* AIM
Please recast everything from the line containing "Is point (490, 357)" down to the end of the rows as a Markdown table with two columns, "No." and "Line", numbering each line and skipping blank ones.

*** INPUT MATERIAL ***

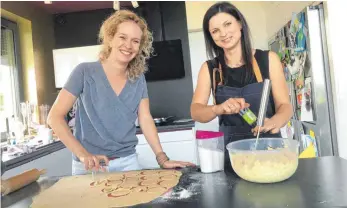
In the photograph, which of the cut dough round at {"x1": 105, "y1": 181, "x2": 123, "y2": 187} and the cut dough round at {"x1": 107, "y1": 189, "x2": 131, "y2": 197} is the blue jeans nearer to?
the cut dough round at {"x1": 105, "y1": 181, "x2": 123, "y2": 187}

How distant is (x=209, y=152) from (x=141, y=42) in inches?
25.1

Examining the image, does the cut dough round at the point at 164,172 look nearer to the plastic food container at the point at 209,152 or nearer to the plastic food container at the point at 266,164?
the plastic food container at the point at 209,152

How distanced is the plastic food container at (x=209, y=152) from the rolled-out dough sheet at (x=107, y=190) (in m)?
0.09

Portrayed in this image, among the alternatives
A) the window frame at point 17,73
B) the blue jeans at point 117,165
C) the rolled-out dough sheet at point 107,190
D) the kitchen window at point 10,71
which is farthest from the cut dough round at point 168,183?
the window frame at point 17,73

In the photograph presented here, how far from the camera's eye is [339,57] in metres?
1.55

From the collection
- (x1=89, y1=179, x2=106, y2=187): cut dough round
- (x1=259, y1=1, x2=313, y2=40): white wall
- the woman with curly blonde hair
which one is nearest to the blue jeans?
the woman with curly blonde hair

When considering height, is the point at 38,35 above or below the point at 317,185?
above

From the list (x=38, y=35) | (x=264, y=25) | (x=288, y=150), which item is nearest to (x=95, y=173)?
(x=288, y=150)

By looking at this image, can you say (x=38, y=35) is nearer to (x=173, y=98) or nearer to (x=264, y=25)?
(x=173, y=98)

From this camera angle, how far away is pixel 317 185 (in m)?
0.74

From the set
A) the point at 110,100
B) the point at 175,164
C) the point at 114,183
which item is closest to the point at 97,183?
the point at 114,183

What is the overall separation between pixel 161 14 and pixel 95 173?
2.49m

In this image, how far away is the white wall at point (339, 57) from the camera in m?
1.54

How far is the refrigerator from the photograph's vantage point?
5.37 ft
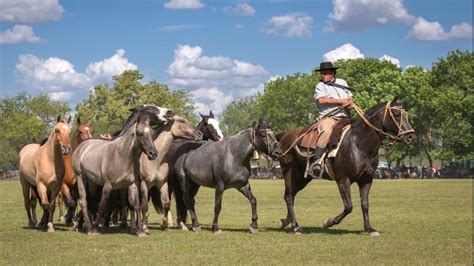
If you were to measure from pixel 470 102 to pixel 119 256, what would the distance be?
243 ft

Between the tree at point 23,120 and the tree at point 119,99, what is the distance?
23.7 ft

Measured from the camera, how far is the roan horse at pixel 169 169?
19.4m

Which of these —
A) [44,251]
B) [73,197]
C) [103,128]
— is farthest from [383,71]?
[44,251]

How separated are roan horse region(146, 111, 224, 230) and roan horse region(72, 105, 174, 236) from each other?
1.08 metres

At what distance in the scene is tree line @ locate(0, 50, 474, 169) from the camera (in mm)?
84562

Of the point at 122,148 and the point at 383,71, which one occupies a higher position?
the point at 383,71

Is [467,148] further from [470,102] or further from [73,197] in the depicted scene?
[73,197]

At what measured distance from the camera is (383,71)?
289 ft

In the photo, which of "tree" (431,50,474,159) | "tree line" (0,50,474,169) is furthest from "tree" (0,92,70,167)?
"tree" (431,50,474,159)

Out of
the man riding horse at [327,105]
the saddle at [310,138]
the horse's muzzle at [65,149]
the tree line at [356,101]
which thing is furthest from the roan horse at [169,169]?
the tree line at [356,101]

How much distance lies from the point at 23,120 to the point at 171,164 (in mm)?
87487

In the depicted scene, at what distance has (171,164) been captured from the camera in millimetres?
20266

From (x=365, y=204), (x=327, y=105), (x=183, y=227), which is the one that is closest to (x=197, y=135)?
(x=183, y=227)

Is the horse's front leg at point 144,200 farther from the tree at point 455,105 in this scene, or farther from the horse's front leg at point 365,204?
the tree at point 455,105
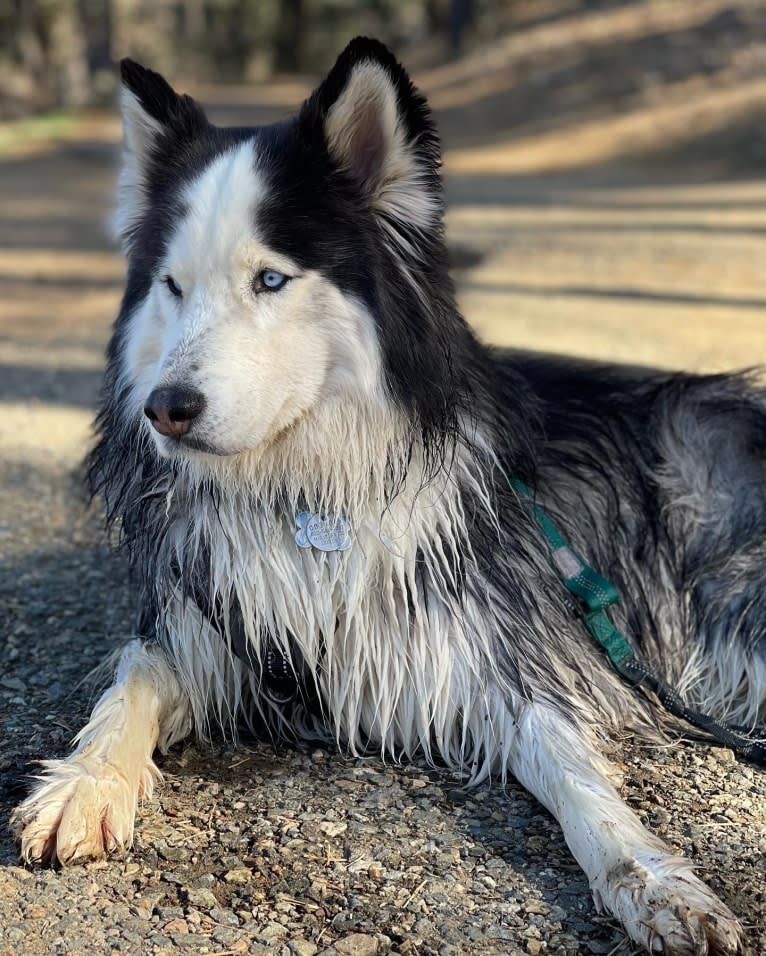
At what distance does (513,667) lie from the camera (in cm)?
338

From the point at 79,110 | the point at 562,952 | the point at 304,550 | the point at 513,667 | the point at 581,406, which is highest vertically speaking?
the point at 79,110

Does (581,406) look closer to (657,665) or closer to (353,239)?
(657,665)

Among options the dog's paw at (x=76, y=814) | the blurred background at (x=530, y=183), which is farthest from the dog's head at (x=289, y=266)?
the blurred background at (x=530, y=183)

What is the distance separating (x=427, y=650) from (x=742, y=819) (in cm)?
98

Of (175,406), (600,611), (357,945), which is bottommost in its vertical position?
(357,945)

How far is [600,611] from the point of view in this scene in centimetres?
369

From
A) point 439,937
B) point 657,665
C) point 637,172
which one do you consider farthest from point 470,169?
point 439,937

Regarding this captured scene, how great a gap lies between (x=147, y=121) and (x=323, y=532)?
1286mm

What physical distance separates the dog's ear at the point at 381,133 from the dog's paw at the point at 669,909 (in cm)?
178

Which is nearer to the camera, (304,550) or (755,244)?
(304,550)

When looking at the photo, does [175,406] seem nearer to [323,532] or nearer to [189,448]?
Answer: [189,448]

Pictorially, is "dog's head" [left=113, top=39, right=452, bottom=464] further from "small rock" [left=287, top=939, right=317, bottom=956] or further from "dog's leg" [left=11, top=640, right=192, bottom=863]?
"small rock" [left=287, top=939, right=317, bottom=956]

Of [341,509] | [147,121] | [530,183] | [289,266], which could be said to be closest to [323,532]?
[341,509]

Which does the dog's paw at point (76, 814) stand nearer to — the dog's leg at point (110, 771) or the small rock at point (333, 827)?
the dog's leg at point (110, 771)
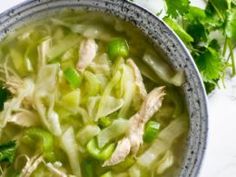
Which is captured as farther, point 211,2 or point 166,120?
point 211,2

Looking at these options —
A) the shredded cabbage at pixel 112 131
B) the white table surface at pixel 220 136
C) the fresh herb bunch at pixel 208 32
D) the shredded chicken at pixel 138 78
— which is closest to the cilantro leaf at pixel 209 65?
the fresh herb bunch at pixel 208 32

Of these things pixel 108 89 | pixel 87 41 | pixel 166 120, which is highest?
pixel 87 41

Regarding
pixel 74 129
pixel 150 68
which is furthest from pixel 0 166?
pixel 150 68

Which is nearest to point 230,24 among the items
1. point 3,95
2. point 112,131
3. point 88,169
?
point 112,131

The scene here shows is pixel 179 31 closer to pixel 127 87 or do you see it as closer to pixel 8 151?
pixel 127 87

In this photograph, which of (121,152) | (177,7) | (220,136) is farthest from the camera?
(220,136)

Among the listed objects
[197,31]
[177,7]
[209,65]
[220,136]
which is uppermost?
[177,7]

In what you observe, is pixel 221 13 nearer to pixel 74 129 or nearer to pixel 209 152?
pixel 209 152

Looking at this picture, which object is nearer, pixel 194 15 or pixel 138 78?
pixel 138 78
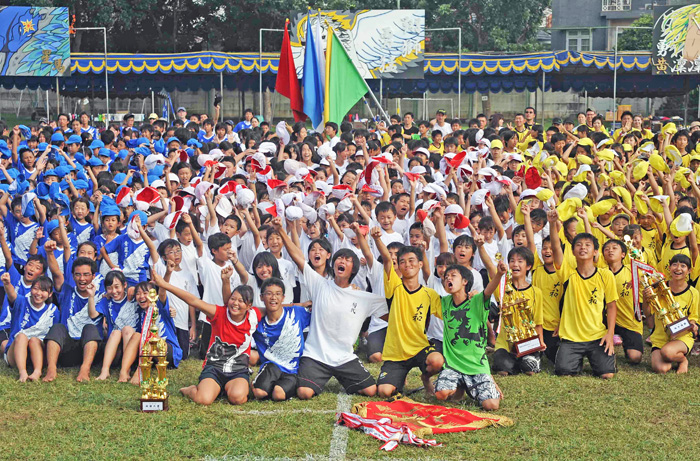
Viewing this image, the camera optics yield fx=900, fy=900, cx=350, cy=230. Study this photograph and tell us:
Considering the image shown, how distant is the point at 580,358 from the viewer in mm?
7137

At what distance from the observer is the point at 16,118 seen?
93.3ft

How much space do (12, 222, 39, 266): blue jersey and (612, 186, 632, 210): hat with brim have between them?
225 inches

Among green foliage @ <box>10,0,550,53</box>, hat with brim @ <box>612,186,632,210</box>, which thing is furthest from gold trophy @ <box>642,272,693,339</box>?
green foliage @ <box>10,0,550,53</box>

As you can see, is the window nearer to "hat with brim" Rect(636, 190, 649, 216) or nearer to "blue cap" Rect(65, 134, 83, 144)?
"blue cap" Rect(65, 134, 83, 144)

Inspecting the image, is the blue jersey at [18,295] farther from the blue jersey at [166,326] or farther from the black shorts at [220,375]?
the black shorts at [220,375]

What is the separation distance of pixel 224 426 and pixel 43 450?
43.3 inches

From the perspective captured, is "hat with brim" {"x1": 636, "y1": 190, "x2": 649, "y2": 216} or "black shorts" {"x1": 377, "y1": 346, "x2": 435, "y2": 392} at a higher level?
"hat with brim" {"x1": 636, "y1": 190, "x2": 649, "y2": 216}

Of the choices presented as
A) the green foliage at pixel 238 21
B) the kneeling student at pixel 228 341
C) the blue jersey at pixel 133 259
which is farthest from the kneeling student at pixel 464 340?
the green foliage at pixel 238 21

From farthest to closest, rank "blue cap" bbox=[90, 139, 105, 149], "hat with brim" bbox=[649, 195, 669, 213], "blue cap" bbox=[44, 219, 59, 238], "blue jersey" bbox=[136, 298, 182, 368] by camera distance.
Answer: "blue cap" bbox=[90, 139, 105, 149] → "blue cap" bbox=[44, 219, 59, 238] → "hat with brim" bbox=[649, 195, 669, 213] → "blue jersey" bbox=[136, 298, 182, 368]

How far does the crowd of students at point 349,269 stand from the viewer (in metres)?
6.52

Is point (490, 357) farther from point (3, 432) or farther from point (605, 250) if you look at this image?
point (3, 432)

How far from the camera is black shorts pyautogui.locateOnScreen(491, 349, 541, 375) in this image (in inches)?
279

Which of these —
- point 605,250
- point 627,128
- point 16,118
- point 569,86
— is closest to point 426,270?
point 605,250

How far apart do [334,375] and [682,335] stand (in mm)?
2833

***

* RESPONSE TO THIS TASK
| No. | Line |
|---|---|
| 1 | Is point (490, 357) farther from point (3, 432) or farther from point (605, 250) if you look at this image? |
| 2 | point (3, 432) |
| 3 | How far from the camera is black shorts pyautogui.locateOnScreen(491, 349, 541, 375) in this image (in inches)? |
| 4 | 279 |
| 5 | Which of these — |
| 6 | - point 605,250 |
| 7 | - point 627,128 |
| 8 | - point 16,118 |
| 9 | - point 569,86 |
| 10 | — is closest to point 426,270? |
| 11 | point 605,250 |
| 12 | How far apart do [334,375] and [682,335] stand (in mm)? |
| 13 | 2833 |